We learn that for years the corporation has regularly hired Mickie Most's old villa, at a cost to date of £90,530, raising the question of "whether it is really necessary for the BBC to commit that amount of money", as John Whittingdale, the Tory chairman of the Commons culture and media committee, puts it. "At a time when the BBC claims to be short of cash, it does seem somewhat extravagant," he says. And his colleague Ed Vaizey, the shadow media and arts spokesman, sends a starker message by saying he wants to freeze the licence fee and to sell off Radio 1.


He quotes Tories? Approvingly?

He then mentions the "instinctive reflex" of many on the left to defend the BBC, but adds that

Whatever the motives of the BBC's enemies, those reflexive apologists haven't noticed how far it has changed, in a way that reflects the spirit of the age as much as greedy bankers or corrupt MPs, and which invites serious, disinterested criticism.


Once upon a time, thinks the nostalgic Geoffrey, the BBC incarnated Reithian values of public service. "Nobody used to join the corporation to get rich". In those halcyon days, would-be trainees queued up in droves, ambitious "to make good programmes, have fun and, no doubt, meet glamorous, liberated girls". (Because they were all male, obviously.) But now it's a bloated caricature, full of fat-cat presenters and overpaid managers. Blame Thatcher, and New Labour's love affair with the rich; but from being a bastion of liberal morality (like, presumably, the Guardian) the BBC has now been horribly corrupted. On "a dramatic scale". Fifty years ago, we learn, the Director General earned the same as the prime minister. Now he earns five times as much. Plus bonuses.

Nor does Wheatcroft consider that the DG, or any of the other bonus-enhanced Beebocrats, are good value for money. He points out the double standard implicit in the BBC's own rhetoric: they insist on paying managers (and stars) market rates while clinging to the Licence Fee by claiming to be the very antidote to all that crass free market commercialism.

What [DG Mark] Thompson and his colleagues conveniently forget when defending their salaries and contracts is that the licence fee is a form of taxation, not to say a regressive poll tax. They forget that the BBC is a public corporation, and its employees public officials. Isn't it time they started behaving in a public spirit?


Well yes. It isn't simply in the matter of salaries, though, where this double standard applies. To defend the Licence Fee at its current level, which for many BBC bosses would seem to be an end in itself, they have to make programmes for the mass market. Otherwise they would risk losing public acquiescence in the continuance of their poll tax. The result, increasingly, is schedules crammed with trash indistinguishable from, or inferior to, the output of the commercial channels. The bulk of their budget - including online - is spent not on original and unique programming and content but on costly and unnecessary duplication. This has been obvious for years - though, as Wheatcroft points out, if not in quite such strong terms, such facts have done little to counteract deep attachment to the BBC felt by members of the Establishment Left in Britain. (The anti-Establishment left, by contrast, have been happy to see the corporation as a tool of the monarcho-capitalist ruling classes, but that's another story.)

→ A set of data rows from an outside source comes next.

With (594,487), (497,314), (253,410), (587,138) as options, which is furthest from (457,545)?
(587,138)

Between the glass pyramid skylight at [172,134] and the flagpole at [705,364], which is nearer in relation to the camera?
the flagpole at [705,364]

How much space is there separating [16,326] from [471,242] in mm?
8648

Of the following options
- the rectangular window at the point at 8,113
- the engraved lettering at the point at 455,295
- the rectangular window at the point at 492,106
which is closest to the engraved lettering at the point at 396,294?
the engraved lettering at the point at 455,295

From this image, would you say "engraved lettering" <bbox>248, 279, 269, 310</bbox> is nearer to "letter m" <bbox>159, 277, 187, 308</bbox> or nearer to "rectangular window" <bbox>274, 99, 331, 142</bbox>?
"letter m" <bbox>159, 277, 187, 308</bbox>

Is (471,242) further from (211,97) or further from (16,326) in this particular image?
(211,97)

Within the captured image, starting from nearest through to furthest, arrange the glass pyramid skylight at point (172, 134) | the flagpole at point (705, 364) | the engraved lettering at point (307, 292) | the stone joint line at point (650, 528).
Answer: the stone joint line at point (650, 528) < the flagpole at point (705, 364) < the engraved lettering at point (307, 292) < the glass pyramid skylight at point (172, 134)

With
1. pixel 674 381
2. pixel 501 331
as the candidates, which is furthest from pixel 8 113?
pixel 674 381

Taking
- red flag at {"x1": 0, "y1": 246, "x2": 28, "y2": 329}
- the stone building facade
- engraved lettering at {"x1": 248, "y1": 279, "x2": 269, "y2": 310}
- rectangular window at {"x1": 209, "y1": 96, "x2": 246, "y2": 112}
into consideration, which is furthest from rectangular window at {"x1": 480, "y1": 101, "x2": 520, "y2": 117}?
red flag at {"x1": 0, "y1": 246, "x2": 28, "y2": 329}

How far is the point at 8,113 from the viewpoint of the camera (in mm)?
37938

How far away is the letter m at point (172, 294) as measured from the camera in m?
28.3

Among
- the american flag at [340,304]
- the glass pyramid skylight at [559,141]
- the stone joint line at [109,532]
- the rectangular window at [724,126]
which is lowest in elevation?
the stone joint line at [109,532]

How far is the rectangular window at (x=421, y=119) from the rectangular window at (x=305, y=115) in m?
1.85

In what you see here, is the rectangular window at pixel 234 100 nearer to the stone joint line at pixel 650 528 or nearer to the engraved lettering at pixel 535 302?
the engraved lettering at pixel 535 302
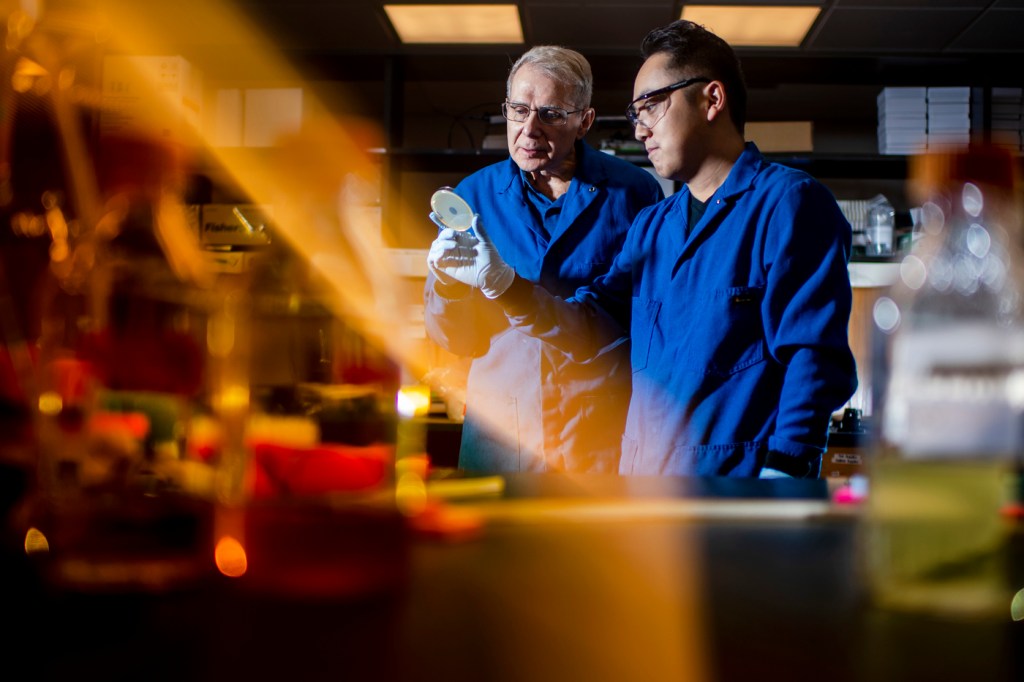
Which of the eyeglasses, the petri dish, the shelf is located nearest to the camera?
the petri dish

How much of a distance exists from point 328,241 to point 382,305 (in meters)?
0.05

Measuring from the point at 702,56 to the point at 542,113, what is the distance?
0.38m

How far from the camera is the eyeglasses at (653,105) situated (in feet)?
5.25

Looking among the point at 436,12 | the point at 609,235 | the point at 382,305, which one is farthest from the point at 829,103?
the point at 382,305

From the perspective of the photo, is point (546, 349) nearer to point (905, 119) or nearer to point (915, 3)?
point (915, 3)

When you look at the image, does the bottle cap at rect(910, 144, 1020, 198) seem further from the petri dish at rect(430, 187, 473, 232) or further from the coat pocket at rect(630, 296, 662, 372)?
the coat pocket at rect(630, 296, 662, 372)

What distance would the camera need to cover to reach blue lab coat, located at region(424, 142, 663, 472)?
1812 millimetres

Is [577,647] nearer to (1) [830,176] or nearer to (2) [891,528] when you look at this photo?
(2) [891,528]

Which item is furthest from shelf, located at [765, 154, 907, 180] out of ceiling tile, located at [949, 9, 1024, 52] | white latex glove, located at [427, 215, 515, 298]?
white latex glove, located at [427, 215, 515, 298]

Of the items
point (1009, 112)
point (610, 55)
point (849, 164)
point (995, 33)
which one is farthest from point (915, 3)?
point (610, 55)

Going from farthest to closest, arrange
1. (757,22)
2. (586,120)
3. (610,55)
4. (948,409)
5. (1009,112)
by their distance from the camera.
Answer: (1009,112)
(610,55)
(757,22)
(586,120)
(948,409)

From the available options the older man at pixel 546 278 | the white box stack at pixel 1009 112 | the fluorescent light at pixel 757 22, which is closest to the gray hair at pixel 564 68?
the older man at pixel 546 278

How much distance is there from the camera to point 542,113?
5.86 feet

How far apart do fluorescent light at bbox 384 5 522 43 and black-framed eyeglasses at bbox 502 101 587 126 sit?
1408 mm
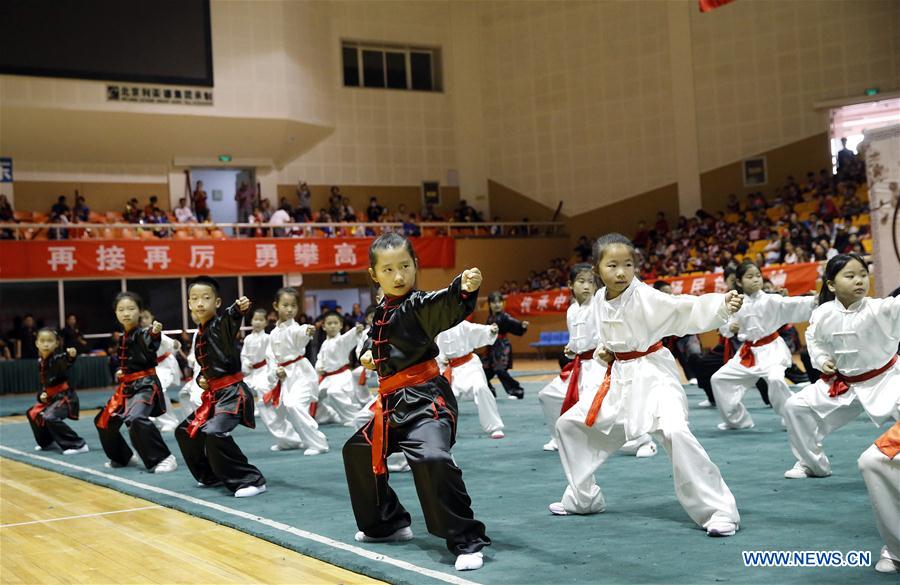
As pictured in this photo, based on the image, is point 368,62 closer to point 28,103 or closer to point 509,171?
point 509,171

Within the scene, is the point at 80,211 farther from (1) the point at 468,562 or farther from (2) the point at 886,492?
(2) the point at 886,492

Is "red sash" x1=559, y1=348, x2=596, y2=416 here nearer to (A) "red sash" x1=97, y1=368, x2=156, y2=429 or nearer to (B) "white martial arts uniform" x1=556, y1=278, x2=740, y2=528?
(B) "white martial arts uniform" x1=556, y1=278, x2=740, y2=528

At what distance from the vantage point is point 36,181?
24.9m

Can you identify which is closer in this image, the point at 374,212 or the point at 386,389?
the point at 386,389

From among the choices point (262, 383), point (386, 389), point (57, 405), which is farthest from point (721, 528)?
point (57, 405)

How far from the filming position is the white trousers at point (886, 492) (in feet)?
13.7

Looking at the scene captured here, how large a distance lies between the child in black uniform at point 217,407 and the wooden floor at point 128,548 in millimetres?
566

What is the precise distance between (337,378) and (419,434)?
7156 mm

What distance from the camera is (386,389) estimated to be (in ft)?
18.2

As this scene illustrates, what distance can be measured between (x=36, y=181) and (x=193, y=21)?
19.1ft

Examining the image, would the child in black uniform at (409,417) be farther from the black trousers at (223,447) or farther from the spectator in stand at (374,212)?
the spectator in stand at (374,212)

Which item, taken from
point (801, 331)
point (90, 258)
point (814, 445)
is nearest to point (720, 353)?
point (814, 445)

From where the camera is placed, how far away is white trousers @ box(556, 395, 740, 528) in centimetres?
532

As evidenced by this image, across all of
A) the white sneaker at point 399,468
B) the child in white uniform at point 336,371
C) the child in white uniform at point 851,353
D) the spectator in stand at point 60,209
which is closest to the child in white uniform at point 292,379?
the child in white uniform at point 336,371
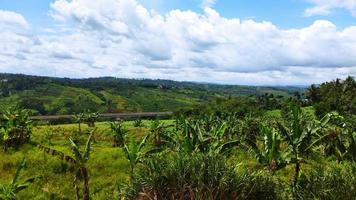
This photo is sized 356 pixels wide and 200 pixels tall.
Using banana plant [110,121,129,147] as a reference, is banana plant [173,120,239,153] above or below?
above

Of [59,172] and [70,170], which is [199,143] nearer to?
[70,170]

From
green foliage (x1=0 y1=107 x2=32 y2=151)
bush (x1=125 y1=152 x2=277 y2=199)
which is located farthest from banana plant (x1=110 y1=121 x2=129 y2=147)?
bush (x1=125 y1=152 x2=277 y2=199)

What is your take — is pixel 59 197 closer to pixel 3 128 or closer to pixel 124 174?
pixel 124 174

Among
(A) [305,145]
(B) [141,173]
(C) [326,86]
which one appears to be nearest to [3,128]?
(B) [141,173]

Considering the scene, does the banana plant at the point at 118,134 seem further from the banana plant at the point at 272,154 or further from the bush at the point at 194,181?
the bush at the point at 194,181

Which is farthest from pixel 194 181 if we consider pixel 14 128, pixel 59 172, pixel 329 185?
pixel 14 128

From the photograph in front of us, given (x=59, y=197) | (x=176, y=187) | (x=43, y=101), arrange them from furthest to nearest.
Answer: (x=43, y=101) → (x=59, y=197) → (x=176, y=187)

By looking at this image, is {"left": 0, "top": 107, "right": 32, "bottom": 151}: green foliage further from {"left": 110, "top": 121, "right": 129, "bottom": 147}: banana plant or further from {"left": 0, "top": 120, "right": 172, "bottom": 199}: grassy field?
{"left": 110, "top": 121, "right": 129, "bottom": 147}: banana plant

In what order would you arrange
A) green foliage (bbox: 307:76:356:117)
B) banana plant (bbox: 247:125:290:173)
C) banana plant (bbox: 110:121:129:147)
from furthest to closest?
green foliage (bbox: 307:76:356:117) → banana plant (bbox: 110:121:129:147) → banana plant (bbox: 247:125:290:173)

The BBC and the Guardian belong together. That's what I've always thought, anyway (another way of putting it would be that they deserve each other). They share that odd combination of elitism, complacency and self-hatred that characterises that part of the British left which thinks of itself as "liberal". And both - up till now, at least - have largely been shielded from the harsh realities of commercial life. The BBC has its tax, while GMG has both the cushion provided by the Scott Trust (for the time being, at least) and its unique place in the heart of the state's advertising managers. The Guardian is taxpayer-funded in all but name (as is the vast preponderance of its readership, indeed). There may be a few less taxpayer-funded non-jobs to recruit for than usual, but advertising revenues at GMG are still less vulnerable than those of other newspaper groups. As for salaries, they aren't quite so generous as in the higher echelons of the BBC, but editor Alan Rusbridger still took home £445,000 last year - which, Geoffrey Wheatcroft take note, is almost three times what the prime minister earns. I gather darling Polly takes home a pretty packet, too.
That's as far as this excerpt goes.